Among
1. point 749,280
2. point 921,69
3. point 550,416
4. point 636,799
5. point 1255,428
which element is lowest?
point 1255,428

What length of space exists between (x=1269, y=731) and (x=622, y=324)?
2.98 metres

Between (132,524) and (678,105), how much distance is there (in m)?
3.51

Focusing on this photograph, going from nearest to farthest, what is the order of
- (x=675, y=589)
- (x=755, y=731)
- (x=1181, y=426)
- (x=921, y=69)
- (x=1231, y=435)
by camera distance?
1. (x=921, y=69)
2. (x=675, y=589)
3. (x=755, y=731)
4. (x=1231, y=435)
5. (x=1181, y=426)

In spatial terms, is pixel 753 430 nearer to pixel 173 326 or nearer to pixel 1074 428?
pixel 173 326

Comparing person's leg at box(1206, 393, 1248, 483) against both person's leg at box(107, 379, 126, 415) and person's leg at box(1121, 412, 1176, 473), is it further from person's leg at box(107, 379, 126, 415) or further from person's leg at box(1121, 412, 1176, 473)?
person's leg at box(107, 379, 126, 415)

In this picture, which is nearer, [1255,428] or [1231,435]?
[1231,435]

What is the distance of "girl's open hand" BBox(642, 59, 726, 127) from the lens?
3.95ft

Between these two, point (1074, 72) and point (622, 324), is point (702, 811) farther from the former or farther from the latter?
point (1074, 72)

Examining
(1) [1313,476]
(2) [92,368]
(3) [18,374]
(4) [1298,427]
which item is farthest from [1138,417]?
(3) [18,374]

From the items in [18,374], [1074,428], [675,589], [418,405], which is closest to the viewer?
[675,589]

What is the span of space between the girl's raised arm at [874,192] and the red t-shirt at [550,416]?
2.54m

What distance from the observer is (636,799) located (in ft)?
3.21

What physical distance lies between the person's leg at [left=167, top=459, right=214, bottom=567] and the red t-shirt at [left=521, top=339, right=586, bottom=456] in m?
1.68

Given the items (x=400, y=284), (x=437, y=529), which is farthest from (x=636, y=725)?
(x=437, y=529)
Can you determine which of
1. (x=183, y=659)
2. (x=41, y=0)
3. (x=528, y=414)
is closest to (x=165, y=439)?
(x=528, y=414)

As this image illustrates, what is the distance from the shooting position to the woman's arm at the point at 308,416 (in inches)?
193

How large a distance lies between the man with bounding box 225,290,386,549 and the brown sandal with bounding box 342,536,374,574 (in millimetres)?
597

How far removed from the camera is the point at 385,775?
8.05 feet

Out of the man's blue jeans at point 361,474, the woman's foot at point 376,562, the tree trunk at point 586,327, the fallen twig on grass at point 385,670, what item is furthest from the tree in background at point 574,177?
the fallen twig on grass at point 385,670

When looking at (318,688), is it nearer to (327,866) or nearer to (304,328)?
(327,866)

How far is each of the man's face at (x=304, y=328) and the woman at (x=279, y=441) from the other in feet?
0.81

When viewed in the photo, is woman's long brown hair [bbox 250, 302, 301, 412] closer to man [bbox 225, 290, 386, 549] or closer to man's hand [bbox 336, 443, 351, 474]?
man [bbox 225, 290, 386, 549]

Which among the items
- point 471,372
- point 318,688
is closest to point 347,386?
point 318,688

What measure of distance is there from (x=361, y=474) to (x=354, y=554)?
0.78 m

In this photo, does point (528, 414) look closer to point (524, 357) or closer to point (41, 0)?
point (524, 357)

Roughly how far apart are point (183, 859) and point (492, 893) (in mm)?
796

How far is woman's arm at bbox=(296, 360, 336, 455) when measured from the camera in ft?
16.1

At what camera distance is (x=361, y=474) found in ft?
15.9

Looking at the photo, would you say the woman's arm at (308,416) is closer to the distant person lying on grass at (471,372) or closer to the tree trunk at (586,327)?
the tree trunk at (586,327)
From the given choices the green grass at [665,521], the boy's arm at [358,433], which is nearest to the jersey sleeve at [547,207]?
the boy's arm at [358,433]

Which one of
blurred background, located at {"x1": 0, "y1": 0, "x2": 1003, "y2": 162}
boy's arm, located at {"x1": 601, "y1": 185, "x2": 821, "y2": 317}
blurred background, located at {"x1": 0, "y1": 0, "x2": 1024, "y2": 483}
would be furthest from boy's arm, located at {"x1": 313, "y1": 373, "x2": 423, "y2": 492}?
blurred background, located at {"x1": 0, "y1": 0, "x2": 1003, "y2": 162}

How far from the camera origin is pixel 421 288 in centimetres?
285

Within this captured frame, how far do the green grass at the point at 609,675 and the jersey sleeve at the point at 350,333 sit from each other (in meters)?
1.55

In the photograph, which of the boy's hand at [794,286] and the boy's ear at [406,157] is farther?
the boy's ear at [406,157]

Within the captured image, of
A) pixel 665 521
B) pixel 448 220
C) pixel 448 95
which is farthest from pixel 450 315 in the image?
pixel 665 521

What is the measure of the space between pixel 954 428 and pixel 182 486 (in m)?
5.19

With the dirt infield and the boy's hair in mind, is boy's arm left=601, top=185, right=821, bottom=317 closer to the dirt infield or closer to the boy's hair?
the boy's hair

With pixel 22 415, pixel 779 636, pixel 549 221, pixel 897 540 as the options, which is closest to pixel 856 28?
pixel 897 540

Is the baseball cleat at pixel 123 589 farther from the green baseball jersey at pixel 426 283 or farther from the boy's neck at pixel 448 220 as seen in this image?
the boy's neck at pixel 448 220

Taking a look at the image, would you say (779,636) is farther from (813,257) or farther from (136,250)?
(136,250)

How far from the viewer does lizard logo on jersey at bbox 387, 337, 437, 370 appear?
_____
Copy out the material above word for word, covering every line from beginning to end.

> Response below
Among
1. point 749,280
2. point 921,69
3. point 550,416
4. point 636,799
5. point 1255,428
which element is lowest?
point 1255,428

What length of space exists between (x=1269, y=731) and (x=622, y=324)?
2.98 metres

Between (132,524) and (678,105), how much distance is there (in m)?
3.51

Focusing on this photograph, going from nearest to farthest, what is the order of
- (x=675, y=589)
- (x=755, y=731)
- (x=1181, y=426)
- (x=921, y=69)
- (x=1231, y=435)
by camera distance?
1. (x=921, y=69)
2. (x=675, y=589)
3. (x=755, y=731)
4. (x=1231, y=435)
5. (x=1181, y=426)

In spatial terms, is pixel 753 430 nearer to pixel 173 326 or nearer to pixel 1074 428?
pixel 173 326

Comparing person's leg at box(1206, 393, 1248, 483) against both person's leg at box(107, 379, 126, 415) and person's leg at box(1121, 412, 1176, 473), is it further from person's leg at box(107, 379, 126, 415) or further from person's leg at box(1121, 412, 1176, 473)?
person's leg at box(107, 379, 126, 415)

In this picture, which is nearer, [1255,428] or [1231,435]?
[1231,435]

What is the distance of "girl's open hand" BBox(642, 59, 726, 127) from the lens?
3.95ft

Between these two, point (1074, 72) and point (622, 324), is point (702, 811) farther from the former or farther from the latter?
point (1074, 72)

Examining
(1) [1313,476]
(2) [92,368]
(3) [18,374]
(4) [1298,427]
which item is farthest from [1138,417]?
(3) [18,374]

From the items in [18,374], [1074,428], [675,589], [418,405], which is closest to the viewer?
[675,589]

What is the span of space between the girl's raised arm at [874,192] and the red t-shirt at [550,416]?
2.54m

What distance from the observer is (636,799) located (in ft)?
3.21

What physical distance lies between the person's leg at [left=167, top=459, right=214, bottom=567] and the red t-shirt at [left=521, top=339, right=586, bottom=456] in m?
1.68

Given the items (x=400, y=284), (x=437, y=529), which is farthest from (x=636, y=725)?
(x=437, y=529)
Can you determine which of
1. (x=183, y=659)
2. (x=41, y=0)
3. (x=528, y=414)
is closest to (x=165, y=439)?
(x=528, y=414)

As this image illustrates, what is the distance from the shooting position to the woman's arm at the point at 308,416 (in inches)?
193

How large a distance lies between the man with bounding box 225,290,386,549 and the brown sandal with bounding box 342,536,374,574 (in millimetres)?
597

How far removed from the camera is the point at 385,775?
8.05 feet

Out of the man's blue jeans at point 361,474, the woman's foot at point 376,562, the tree trunk at point 586,327, the fallen twig on grass at point 385,670, what item is furthest from the tree in background at point 574,177?
the fallen twig on grass at point 385,670

When looking at (318,688), is it nearer to (327,866) or nearer to (304,328)?
(327,866)

How far is each of the man's face at (x=304, y=328) and the woman at (x=279, y=441) from the other in feet?
0.81

When viewed in the photo, is woman's long brown hair [bbox 250, 302, 301, 412] closer to man [bbox 225, 290, 386, 549] or closer to man's hand [bbox 336, 443, 351, 474]?
man [bbox 225, 290, 386, 549]

Which among the items
- point 471,372
- point 318,688
is closest to point 347,386?
point 318,688

What measure of distance is there from (x=361, y=474) to (x=354, y=554)?
0.78 m

In this photo, does point (528, 414) look closer to point (524, 357) or closer to point (41, 0)?
point (524, 357)

Roughly how far apart are point (183, 859) and point (492, 893) (in mm)?
796

How far is woman's arm at bbox=(296, 360, 336, 455) when measured from the camera in ft?
16.1

At what camera distance is (x=361, y=474) found in ft?
15.9

Looking at the photo, would you say the woman's arm at (308,416) is closer to the distant person lying on grass at (471,372) or closer to the tree trunk at (586,327)?
the tree trunk at (586,327)
From the given choices the green grass at [665,521], the boy's arm at [358,433], which is nearest to the jersey sleeve at [547,207]?
the boy's arm at [358,433]

Which one of
blurred background, located at {"x1": 0, "y1": 0, "x2": 1003, "y2": 162}
boy's arm, located at {"x1": 601, "y1": 185, "x2": 821, "y2": 317}
blurred background, located at {"x1": 0, "y1": 0, "x2": 1024, "y2": 483}
would be furthest from boy's arm, located at {"x1": 313, "y1": 373, "x2": 423, "y2": 492}?
blurred background, located at {"x1": 0, "y1": 0, "x2": 1003, "y2": 162}

How far from the camera origin is pixel 421 288 in centimetres?
285

Within this captured frame, how far do the green grass at the point at 609,675 and the jersey sleeve at the point at 350,333 sit from each other (in meters)?
1.55

In the photograph, which of the boy's hand at [794,286] and the boy's ear at [406,157] is farther?
the boy's ear at [406,157]

Within the captured image, of
A) pixel 665 521
B) pixel 448 220
C) pixel 448 95
which is farthest from pixel 450 315 in the image?
pixel 665 521

What is the measure of the space between pixel 954 428 and pixel 182 486 (in m)?
5.19

With the dirt infield and the boy's hair in mind, is boy's arm left=601, top=185, right=821, bottom=317 closer to the dirt infield or closer to the boy's hair?
the boy's hair

With pixel 22 415, pixel 779 636, pixel 549 221, pixel 897 540 as the options, which is closest to pixel 856 28?
pixel 897 540

Is the baseball cleat at pixel 123 589 farther from the green baseball jersey at pixel 426 283 or farther from the boy's neck at pixel 448 220 as seen in this image?
the boy's neck at pixel 448 220

Taking a look at the image, would you say (779,636) is farther from (813,257) or farther from (136,250)?
(136,250)

How far from the viewer does lizard logo on jersey at bbox 387, 337, 437, 370 appear?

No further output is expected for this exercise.